Bien entendu, si le débiteur du Trésor se voit attribuer un lot constitué de biens meubles ou immeubles, ces biens étant entrés dans son patrimoine en toute propriété, il appartient au comptable d'exercer son action dans les conditions habituelles, étant précisé, qu'en ce qui concerne les immeubles, ceux-ci peuvent se trouver grevés rétroactivement à la date de l'acte de partage ou de l'adjudication, du privilège du copartageant pour le paiement des soultes (C. civ., art. 2374 et C. civ., art. 2381).

2. Cas particulier de l'indivision conventionnelle à durée déterminée

410

Lorsqu'il est empêché de provoquer le partage par le fait de la conclusion d'une convention d'indivision à durée déterminée, le comptable peut, comme tout créancier dans cette situation, poursuivre la saisie et la vente de la quote-part de son débiteur dans l'indivision, en suivant les formes prévues par le code de procédure civile (C. civ., art. 1873-15).

420

La saisie prend la forme d'une saisie de droits d'associés et de valeurs mobilières. Dans ce cas, les coïndivisaires disposent d'un droit de préemption et de substitution (C. civ., art. 1873-12).

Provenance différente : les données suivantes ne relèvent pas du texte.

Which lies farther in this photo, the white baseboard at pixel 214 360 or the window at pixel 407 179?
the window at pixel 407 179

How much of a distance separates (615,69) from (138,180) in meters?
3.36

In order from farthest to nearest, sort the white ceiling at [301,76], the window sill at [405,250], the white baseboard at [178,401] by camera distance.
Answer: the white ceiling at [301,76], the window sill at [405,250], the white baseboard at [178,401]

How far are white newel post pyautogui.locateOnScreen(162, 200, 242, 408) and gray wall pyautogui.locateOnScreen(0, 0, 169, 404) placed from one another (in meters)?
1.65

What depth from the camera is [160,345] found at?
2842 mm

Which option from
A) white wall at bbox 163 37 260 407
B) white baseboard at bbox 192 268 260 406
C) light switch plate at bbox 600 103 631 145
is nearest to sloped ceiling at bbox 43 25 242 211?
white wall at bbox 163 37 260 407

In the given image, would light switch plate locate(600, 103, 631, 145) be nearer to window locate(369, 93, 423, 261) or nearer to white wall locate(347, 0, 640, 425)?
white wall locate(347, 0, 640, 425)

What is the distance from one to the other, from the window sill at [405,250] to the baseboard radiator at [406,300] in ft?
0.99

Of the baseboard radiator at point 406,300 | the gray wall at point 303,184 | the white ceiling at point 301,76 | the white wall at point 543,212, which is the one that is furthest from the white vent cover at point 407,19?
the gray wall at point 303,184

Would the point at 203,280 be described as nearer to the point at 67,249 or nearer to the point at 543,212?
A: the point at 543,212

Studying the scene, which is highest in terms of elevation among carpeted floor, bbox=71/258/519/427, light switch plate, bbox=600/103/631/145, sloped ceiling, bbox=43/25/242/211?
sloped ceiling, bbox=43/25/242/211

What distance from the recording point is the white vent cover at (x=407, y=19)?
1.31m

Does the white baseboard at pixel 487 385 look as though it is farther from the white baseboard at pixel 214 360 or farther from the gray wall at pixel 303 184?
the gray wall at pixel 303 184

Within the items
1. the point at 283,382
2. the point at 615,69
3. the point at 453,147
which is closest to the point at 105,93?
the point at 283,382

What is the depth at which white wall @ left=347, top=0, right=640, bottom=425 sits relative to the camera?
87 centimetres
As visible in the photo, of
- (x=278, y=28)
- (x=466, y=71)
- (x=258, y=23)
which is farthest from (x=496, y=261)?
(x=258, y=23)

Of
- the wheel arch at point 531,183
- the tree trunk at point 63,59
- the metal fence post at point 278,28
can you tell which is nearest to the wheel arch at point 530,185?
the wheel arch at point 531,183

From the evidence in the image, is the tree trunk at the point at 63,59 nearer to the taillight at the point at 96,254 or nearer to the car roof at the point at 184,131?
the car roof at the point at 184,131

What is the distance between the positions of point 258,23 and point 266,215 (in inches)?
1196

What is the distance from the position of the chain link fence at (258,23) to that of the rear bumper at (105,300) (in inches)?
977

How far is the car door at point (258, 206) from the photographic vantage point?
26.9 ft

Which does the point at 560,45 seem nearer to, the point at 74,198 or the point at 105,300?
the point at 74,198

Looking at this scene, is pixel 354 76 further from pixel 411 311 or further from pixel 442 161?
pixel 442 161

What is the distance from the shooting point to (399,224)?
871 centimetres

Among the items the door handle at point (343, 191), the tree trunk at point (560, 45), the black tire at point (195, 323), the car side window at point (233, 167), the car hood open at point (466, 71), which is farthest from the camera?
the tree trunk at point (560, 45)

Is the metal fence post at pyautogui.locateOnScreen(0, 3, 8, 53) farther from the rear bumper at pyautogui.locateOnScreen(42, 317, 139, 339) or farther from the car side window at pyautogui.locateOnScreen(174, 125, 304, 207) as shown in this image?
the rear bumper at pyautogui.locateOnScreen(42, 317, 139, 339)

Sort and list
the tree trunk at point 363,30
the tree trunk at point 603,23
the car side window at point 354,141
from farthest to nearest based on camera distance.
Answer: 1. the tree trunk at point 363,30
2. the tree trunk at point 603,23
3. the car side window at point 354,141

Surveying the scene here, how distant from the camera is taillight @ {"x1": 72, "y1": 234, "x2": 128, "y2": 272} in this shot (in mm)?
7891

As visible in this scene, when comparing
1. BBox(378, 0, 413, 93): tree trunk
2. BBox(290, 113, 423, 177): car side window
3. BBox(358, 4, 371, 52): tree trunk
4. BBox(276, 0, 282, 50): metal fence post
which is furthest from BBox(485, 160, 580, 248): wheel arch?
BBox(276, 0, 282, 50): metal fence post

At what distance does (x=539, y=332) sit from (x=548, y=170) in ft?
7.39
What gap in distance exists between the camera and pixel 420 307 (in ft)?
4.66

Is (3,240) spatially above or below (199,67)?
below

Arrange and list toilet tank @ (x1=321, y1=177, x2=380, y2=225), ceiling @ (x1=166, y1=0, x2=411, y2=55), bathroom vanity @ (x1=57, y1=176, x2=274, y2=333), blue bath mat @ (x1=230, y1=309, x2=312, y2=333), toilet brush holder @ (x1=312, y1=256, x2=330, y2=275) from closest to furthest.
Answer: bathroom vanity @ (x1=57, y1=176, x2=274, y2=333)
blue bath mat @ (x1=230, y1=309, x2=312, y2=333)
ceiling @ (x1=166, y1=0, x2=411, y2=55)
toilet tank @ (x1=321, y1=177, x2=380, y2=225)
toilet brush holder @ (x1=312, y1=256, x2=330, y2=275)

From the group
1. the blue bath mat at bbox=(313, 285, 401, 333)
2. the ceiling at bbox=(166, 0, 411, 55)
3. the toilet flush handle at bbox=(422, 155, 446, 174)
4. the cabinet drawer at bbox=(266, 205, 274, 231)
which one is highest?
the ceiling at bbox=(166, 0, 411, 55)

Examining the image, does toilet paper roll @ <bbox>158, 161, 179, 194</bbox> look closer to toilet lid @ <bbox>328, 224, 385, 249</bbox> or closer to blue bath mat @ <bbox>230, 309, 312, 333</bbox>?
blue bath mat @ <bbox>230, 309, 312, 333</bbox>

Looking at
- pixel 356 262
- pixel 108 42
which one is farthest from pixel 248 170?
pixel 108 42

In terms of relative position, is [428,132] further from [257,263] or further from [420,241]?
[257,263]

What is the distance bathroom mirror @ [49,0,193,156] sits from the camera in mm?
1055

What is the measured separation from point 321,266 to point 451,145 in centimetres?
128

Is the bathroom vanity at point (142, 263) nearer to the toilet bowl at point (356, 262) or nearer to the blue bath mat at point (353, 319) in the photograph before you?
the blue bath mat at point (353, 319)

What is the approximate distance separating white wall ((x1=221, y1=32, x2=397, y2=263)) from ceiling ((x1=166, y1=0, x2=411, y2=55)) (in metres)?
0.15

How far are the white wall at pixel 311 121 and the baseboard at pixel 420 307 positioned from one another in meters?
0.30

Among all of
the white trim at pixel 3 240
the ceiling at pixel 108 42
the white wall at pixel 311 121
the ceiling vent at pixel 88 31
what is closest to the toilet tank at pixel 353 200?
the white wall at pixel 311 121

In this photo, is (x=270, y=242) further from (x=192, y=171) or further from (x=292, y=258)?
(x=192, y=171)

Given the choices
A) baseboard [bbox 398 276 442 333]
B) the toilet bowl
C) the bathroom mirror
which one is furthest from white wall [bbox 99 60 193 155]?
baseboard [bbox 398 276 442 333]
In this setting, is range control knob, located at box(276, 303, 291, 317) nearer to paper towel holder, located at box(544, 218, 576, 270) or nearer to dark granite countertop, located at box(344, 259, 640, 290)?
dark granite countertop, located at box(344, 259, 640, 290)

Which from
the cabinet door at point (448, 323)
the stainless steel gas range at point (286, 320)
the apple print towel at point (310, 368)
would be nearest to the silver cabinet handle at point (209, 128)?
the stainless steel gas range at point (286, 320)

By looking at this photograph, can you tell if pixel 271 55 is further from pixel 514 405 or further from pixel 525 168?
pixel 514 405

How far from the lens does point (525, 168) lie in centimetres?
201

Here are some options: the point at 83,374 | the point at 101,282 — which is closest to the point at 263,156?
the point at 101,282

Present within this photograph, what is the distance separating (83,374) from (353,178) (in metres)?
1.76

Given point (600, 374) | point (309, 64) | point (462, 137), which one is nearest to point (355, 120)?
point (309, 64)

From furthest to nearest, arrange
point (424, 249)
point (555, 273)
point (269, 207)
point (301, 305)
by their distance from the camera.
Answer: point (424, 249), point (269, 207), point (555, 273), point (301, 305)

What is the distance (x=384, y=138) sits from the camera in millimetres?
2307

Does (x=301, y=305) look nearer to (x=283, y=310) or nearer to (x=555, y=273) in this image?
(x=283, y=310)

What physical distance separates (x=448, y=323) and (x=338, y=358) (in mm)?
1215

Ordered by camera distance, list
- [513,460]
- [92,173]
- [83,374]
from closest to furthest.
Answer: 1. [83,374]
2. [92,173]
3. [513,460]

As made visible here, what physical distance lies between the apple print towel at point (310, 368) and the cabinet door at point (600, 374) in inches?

Cette saisie est dénoncée soit au gérant de l'indivision s'il en a été désigné un, soit à défaut, conjointement à chacun des coïndivisaires du débiteur poursuivi.

430

Après obtention du certificat de non-contestation prévu par l'article R. 233-1 du CPC exéc., il y a lieu de confier le soin à un notaire de procéder à l'adjudication en respectant les formalités prévues par l'article 815-15 du C. civ. destinées à permettre aux coïndivisaires d'exercer leur droit de substitution.